Gustavo Chacra, jornalista judeu que escreve sobre política internacional no Estadão e comenta o assunto em programas da Globo News, acredita que os jihadistas do Estado Islâmico tentarão matar o Papa Francisco este mês. 

O possível atentado seria no Egito, onde o pontífice estará em viagem oficial em 28 e 29 de abril, a primeira dele ao país. Guga, como prefere ser chamado, disse nesta segunda-feira (10) que Francisco deveria cancelar a viagem pois o “Estado Islâmico ou Daesh, e outras organizações radicais presentes no território egípcio certamente já têm planos para o ataque”. 

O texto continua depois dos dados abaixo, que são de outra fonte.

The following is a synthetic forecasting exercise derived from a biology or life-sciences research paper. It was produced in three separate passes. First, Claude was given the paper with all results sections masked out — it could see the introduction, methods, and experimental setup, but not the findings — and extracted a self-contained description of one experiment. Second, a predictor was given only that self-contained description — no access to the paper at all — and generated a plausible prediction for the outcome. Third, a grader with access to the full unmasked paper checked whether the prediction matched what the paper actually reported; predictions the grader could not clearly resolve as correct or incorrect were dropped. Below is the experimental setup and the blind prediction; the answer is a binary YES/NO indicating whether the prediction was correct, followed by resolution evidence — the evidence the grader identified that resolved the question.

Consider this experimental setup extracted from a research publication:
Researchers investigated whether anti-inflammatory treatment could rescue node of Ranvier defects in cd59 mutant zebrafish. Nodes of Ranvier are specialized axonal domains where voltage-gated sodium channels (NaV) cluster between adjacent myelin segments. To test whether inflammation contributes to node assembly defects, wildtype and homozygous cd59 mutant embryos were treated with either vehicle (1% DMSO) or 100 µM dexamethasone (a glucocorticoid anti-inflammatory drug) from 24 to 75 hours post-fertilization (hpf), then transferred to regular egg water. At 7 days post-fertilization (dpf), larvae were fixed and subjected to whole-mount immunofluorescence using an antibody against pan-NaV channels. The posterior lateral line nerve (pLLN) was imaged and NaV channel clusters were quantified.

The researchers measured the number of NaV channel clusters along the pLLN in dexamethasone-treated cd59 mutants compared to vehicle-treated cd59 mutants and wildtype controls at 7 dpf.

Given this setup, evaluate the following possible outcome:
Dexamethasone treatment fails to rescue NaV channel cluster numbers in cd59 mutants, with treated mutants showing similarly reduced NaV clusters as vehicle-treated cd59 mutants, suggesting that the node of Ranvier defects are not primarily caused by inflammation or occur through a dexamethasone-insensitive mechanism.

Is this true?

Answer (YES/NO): NO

O motivo para essa conclusão é que os atentados a bomba ocorridos neste domingo, que mataram mais de 40 cristãos e feriram outras dezenas, deram uma prova de como os jihadistas estão confiantes em seu poder de fogo diante de um governo egípcio que se mostra incapaz de defender sua população das ameaças que vêm se repetindo a meses no país. 

Ontem, o presidente Sissi decretou estado de emergência por três meses. O Vaticano anunciou que, apesar do risco, a viagem de Francisco está confirmada. Ele deve se encontrar com o Papa Copta Teodoro II, que quase foi morto em um dos ataques, para mostrar solidariedade aos cristãos e também “tentar o diálogo” com autoridades islâmicas. 

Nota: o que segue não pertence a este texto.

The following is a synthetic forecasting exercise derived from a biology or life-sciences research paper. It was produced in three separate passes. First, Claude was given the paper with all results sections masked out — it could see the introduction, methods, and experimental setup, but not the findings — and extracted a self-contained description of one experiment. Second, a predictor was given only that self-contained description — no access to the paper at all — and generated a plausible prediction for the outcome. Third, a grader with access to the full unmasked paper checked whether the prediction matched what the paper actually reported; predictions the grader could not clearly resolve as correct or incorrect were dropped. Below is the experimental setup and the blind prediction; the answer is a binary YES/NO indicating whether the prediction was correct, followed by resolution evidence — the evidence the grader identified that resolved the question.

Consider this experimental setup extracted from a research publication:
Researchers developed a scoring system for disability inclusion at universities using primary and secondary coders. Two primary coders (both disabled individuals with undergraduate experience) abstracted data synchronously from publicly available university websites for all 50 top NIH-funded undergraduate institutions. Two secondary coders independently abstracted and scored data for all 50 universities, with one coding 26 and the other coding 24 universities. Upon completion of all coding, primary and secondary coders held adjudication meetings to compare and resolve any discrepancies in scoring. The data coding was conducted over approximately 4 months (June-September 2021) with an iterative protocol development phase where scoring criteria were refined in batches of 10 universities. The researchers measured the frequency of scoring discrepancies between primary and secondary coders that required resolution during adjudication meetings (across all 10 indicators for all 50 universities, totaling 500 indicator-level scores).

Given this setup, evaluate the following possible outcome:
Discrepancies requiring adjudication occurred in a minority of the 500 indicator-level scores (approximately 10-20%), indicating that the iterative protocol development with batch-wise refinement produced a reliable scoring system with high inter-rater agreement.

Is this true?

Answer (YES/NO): YES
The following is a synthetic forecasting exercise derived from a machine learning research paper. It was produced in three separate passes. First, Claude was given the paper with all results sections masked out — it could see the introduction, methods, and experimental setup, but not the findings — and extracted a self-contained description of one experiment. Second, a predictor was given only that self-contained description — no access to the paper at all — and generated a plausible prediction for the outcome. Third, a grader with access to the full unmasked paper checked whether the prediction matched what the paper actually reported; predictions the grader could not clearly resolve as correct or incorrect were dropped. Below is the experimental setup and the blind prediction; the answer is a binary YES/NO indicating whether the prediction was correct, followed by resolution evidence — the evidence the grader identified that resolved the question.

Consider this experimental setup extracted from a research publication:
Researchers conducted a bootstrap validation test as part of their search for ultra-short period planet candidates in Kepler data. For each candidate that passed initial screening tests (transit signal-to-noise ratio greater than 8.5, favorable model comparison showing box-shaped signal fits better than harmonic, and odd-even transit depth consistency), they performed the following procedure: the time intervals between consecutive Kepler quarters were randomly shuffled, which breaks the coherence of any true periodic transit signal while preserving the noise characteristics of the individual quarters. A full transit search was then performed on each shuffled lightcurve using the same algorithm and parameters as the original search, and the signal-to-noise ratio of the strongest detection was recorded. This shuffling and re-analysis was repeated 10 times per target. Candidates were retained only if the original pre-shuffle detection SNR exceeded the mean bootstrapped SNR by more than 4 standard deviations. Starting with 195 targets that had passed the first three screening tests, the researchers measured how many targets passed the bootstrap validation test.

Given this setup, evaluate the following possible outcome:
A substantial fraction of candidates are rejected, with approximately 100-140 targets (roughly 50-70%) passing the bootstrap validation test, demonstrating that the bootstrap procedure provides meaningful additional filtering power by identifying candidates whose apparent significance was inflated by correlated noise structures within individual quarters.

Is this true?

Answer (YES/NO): NO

Está programado um encontro com o grande imã Sheikh Ahmed Mohamed el-Tayeb, uma das principais lideranças muçulmanas do país. 

Ainda segundo Chacra, Francisco tem “o agravante de se recusar a adotar algumas medidas de segurança, como observamos na viagem dele ao Rio”. Para o especialista, “Caso matem o Papa no Egito, será o golpe final em qualquer esperança de tolerância religiosa ao redor do mundo”.